/---

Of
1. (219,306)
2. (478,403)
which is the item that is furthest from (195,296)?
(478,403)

\---
/---

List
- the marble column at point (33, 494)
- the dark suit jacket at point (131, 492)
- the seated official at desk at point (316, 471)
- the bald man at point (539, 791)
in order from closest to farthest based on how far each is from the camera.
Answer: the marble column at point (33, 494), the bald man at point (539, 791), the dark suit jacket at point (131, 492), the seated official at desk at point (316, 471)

\---
/---

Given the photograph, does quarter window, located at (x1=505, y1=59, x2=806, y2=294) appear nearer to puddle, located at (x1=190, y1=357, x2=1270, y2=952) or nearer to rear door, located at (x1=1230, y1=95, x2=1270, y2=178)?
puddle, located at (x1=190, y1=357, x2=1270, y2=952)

\---

▶ _AIM_
Which lines in the listing above contain the word "official"? Copy each one in full.

▶ _RESPONSE TO THIS TASK_
- the seated official at desk at point (316, 471)
Answer: the marble column at point (33, 494), the bald man at point (539, 791), the dark suit jacket at point (131, 492), the seated official at desk at point (316, 471)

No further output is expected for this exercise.